Título: Política canônica, mas...
Autor: Antonio Delfin Netto
Fonte: Valor Econômico, 04/04/2006, Brasil, p. A2

Um dos mitos mais ridículos que tucanos de alta plumagem tentam transmitir, persistentemente, é que a política de Lula é o "terceiro mandato" de FHC. Trata-se de um embuste evidente, pois a política de FHC terminou com o Brasil "quebrado" em 1998 e tendo de socorrer-se do FMI. A política econômica do segundo mandato não foi de FHC, mas sim a recomendada pelo FMI quando concedeu o empréstimo "salvador": superávit primário, liberação cambial, controle do endividamento e até a sugestão da magnífica Lei de Responsabilidade Fiscal. O segundo mandarinato também terminou mal, pois o país teve de voltar ao FMI para outro macro-empréstimo. A política econômica de Lula foi, sim, continuidade e aprofundamento da imposta pelo FMI a FHC. Em lugar de tomar empréstimo, Lula pagou o FMI... Aquela política, realmente, não é, sequer, do FMI. Trata-se de uma espécie de "estado da arte", de uma política econômica canônica utilizada hoje pela grande maioria dos países e que foi "adotada" pelo FMI:

1) Respeito estrito ao equilíbrio fiscal e controle do endividamento público pela manipulação do superávit primário;

2) Um banco central autônomo que dispõe de um único instrumento, a taxa de juro de curto prazo, para controlar um único objetivo, a taxa de inflação, mas considerando os custos dessa política em termos de crescimento; e

3) Um sistema de câmbio flutuante "sujo" para reduzir a volatilidade da taxa de câmbio de equilíbrio.

Como é evidente, existe uma imbricação profunda entre as três políticas: a monetária, a fiscal e a cambial. Só uma adequada coordenação entre elas permite o controle da inflação sem prejuízo para o crescimento; o controle fiscal sem aumento do endividamento e o equilíbrio externo.

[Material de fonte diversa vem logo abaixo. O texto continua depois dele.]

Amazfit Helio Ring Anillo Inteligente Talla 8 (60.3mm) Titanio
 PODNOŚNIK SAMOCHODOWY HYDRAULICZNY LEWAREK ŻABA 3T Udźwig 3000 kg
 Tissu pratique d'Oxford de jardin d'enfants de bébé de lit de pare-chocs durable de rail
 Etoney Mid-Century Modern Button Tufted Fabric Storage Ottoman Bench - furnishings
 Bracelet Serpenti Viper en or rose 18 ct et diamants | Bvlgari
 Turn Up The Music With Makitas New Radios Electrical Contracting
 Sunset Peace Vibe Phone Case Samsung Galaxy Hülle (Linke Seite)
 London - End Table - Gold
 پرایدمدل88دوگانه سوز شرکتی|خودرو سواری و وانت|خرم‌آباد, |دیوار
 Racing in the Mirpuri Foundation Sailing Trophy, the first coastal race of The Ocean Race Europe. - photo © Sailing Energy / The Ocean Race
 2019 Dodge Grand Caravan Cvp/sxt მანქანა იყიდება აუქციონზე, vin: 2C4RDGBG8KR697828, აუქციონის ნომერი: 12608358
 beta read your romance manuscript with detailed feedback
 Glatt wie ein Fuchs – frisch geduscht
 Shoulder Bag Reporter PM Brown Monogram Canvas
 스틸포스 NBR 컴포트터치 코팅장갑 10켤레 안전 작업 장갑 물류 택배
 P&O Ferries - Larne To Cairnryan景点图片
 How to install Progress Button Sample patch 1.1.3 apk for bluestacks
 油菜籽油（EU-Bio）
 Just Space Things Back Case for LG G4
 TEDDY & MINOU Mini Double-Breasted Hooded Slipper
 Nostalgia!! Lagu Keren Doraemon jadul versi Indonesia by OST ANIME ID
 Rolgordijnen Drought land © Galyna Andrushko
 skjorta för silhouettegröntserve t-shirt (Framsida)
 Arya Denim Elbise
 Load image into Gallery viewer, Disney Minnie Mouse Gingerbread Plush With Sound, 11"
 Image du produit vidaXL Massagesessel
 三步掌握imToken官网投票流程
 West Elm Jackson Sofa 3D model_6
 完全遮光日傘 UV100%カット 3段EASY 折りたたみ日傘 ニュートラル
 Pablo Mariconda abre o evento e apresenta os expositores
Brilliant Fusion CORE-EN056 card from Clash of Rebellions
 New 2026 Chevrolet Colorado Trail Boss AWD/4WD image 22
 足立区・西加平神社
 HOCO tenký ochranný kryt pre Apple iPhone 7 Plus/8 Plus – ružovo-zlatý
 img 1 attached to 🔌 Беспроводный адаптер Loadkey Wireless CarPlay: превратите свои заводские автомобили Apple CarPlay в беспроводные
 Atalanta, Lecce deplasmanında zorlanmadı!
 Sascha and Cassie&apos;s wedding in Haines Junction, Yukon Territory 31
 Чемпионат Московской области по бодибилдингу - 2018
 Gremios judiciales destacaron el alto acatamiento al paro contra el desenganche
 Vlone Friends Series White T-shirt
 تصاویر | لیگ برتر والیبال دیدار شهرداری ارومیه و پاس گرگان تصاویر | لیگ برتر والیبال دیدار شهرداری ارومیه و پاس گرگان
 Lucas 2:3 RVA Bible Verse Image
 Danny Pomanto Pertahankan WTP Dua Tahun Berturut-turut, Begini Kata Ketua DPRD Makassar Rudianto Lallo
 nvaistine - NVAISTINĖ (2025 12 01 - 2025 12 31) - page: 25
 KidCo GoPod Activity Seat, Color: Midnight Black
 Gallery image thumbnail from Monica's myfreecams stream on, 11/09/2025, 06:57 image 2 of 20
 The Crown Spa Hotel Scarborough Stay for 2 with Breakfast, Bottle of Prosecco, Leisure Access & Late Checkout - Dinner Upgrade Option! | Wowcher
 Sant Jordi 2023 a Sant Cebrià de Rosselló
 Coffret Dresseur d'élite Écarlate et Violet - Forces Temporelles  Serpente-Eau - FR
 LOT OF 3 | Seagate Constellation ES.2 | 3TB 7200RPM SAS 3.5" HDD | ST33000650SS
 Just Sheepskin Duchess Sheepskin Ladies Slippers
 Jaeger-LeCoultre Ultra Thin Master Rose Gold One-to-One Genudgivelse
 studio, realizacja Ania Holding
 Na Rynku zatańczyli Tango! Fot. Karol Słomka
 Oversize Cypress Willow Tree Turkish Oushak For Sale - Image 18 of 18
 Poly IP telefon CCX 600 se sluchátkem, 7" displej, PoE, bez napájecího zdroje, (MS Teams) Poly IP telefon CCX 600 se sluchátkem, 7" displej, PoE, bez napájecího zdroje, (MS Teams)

Essa coordenação veda a utilização do câmbio como instrumento de controle da inflação como ocorreu no primeiro quadriênio de FHC e está ocorrendo nos últimos dois anos de Lula.

-------------------------------------------------------------------------------- Lula aprofundou política do FMI --------------------------------------------------------------------------------

Por outro lado, se os itens 1 e 2 acima dependem apenas da coordenação política, o item 3 exige "condições iniciais" bem precisas. Não há nenhuma dúvida que o sistema de câmbio flutuante (sempre "sujinho") é o menos ruim, quando comparado com as demais alternativas, mas a sua aplicação exige:

1) Uma ampla participação do país no comércio exterior (exportação + importação em torno de 40% a 50% do PIB);

2) Uma ampla e diversificada pauta de exportação e importação para que nenhum produto (ou classe) tenha muita importância no comércio mundial e sofra a "dutch disease". Em outras palavras o país deve ser "price taker";

3) Uma dívida externa não maior do que 18 meses de exportação e bem distribuída no tempo;

4) Uma reserva de divisas livre equivalente a um ou dois anos de amortização da dívida externa; e

5) Uma política monetária que controle a demanda interna com taxas de juros reais num entorno razoável das taxas mundiais.

Com essas condições, mesmo nas situações de maior "stress" a taxa de câmbio flutuará pouco (entre 10% a 15% para cima ou para baixo) e será plenamente compatível com o sistema de "metas inflacionárias". E o que é da maior importância: não causará danos irreversíveis aos setores com "vantagens comparativas" nascentes.

Sem essas condições, a taxa de câmbio será muito volátil, como estamos vivendo, causando perturbações sérias sobre a produtividade do setor real da economia e reduzindo o ritmo de crescimento econômico, como prova, de forma convincente, recente estudo empírico (conforme P. Aghion e Outros - "Volatilidade da Taxa de Câmbio e Crescimento da Produtividade", NBER, W.P. 12117, março de 2006). O gráfico abaixo mostra a violenta volatilidade de nossa taxa de câmbio quando comparada com a da Coréia e dos EUA, no período jan./99 a fev./06: O real variou 45% para cima e para baixo da média, enquanto a moeda coreana variou apenas 15% para cima ou para baixo da média. O dólar (com relação a uma cesta das moedas mais importantes) variou entre mais e menos 20% com relação à média. A valorização do real, devida não apenas à melhoria de nossas exportações desde 2002, mas também à arbitragem permitida pela imensa diferença de taxas de juros reais internas e externas, transformou o real na moeda mais valorizada do mundo e o Brasil no "lanterninha" do crescimento mundial.